▶ **What needs to be done**:
From the text on intrinsic motivation below, extract word for word the stretch from "CIP agents develop" through "across all environments.".

▶ **Selected text**:

=======

A new foundation for intrinsic motivation explicitly grounded in dynamical systems and optimal control, without external rewards or designer bias.
Intrinsic Motivation (IM) aims to train agents without external rewards, enabling useful behavior to emerge from the agent's interaction with its environment alone. However, the dominant IM approaches rely on information-theoretic quantities with designer-chosen variables, introducing bias and lacking a principled connection to dynamics or optimal control (OC). We introduce Controllable Information Production (CIP), a new foundation for IM explicitly grounded in dynamical systems and OC. CIP measures the rate at which an agent produces information, capturing controllable complexity without external knowledge or bias. CIP unifies IM and OC into a single framework, formalizing physical intelligence as the control of information production. It further reveals connections between the structure of the value function and Kolmogorov–Sinai entropy. CIP consistently outperforms prior IM methods on standard benchmarks in robot learning and solves tasks they fail on, including humanoid self-righting.
CIP agents develop complex, physically meaningful behaviors from scratch, purely through intrinsic motivation, without any reward shaping.
Mean extremity height normalized to [0, 1] where 1.0 is fully upright. Averaged over 10 random seeds across all environments.

=======

▶ **Records supplied**:
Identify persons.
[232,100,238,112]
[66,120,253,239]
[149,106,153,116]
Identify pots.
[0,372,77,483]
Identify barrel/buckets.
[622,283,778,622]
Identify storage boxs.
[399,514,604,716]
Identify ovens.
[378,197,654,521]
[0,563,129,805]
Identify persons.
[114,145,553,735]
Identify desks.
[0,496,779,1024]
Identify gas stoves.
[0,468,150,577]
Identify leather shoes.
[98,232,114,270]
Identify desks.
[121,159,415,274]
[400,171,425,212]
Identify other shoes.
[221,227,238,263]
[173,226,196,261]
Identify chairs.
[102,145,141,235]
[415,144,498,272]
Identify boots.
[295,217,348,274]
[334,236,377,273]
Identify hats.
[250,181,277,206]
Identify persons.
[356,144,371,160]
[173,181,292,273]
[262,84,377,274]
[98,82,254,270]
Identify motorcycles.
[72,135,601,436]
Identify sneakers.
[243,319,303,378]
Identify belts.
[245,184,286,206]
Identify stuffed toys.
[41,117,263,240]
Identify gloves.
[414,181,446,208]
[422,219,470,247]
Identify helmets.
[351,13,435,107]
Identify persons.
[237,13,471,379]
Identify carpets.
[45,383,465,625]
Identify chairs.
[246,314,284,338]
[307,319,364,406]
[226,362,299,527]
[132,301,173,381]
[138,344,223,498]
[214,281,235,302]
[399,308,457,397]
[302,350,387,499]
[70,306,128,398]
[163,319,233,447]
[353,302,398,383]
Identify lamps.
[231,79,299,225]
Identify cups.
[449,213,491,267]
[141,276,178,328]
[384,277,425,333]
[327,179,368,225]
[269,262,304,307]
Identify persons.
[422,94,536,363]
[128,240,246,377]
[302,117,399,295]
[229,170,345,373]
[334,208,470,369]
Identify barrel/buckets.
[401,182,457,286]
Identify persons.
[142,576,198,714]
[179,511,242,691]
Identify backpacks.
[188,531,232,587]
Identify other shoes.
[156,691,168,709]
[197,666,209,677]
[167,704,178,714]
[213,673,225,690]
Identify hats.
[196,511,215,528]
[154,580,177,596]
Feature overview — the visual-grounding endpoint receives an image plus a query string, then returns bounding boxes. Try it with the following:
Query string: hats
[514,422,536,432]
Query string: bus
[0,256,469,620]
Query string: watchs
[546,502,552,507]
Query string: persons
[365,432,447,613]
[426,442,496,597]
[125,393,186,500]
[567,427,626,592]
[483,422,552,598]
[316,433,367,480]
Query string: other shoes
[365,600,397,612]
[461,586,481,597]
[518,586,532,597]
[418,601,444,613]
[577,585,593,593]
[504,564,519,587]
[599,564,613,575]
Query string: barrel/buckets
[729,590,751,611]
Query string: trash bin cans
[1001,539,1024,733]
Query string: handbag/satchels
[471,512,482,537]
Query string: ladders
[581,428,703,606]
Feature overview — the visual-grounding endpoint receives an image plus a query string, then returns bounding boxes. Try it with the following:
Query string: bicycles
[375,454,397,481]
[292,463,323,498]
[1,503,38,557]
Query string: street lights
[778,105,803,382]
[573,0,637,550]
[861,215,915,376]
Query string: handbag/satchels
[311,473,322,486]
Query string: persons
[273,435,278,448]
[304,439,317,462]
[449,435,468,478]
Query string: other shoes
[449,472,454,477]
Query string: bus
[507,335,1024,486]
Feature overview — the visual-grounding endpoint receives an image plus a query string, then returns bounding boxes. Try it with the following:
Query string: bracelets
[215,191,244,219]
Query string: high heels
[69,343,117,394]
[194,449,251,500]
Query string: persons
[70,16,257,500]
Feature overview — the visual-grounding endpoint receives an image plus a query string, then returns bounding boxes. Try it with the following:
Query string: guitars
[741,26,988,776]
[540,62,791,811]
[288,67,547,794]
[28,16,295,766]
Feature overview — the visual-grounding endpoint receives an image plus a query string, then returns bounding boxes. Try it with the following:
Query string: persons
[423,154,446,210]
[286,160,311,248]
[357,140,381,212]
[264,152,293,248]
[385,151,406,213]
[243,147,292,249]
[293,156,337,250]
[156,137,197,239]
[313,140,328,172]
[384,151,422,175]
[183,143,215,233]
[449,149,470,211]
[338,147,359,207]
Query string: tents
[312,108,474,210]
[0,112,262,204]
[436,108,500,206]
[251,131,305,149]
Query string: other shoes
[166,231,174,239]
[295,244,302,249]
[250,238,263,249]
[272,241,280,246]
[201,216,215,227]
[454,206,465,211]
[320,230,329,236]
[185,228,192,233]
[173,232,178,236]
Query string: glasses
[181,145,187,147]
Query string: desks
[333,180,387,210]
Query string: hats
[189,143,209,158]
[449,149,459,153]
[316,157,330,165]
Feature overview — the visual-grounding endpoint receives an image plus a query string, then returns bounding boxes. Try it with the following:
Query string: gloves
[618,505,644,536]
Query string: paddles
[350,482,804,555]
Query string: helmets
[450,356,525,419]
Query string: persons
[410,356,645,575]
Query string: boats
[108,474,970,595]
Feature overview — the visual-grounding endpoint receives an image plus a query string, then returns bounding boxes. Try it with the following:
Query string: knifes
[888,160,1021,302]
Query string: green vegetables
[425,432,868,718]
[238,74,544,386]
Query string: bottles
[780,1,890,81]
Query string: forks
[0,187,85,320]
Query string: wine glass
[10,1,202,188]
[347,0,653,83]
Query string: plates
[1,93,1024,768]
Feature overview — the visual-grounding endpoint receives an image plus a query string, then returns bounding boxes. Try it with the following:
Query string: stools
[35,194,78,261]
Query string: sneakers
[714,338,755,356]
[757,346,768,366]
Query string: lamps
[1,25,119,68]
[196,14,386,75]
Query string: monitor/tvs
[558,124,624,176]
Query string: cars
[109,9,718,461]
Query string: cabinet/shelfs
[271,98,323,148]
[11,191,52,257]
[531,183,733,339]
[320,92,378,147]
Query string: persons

=======

▶ **Answer to this problem**:
CIP agents develop complex, physically meaningful behaviors from scratch, purely through intrinsic motivation, without any reward shaping.
Mean extremity height normalized to [0, 1] where 1.0 is fully upright. Averaged over 10 random seeds across all environments.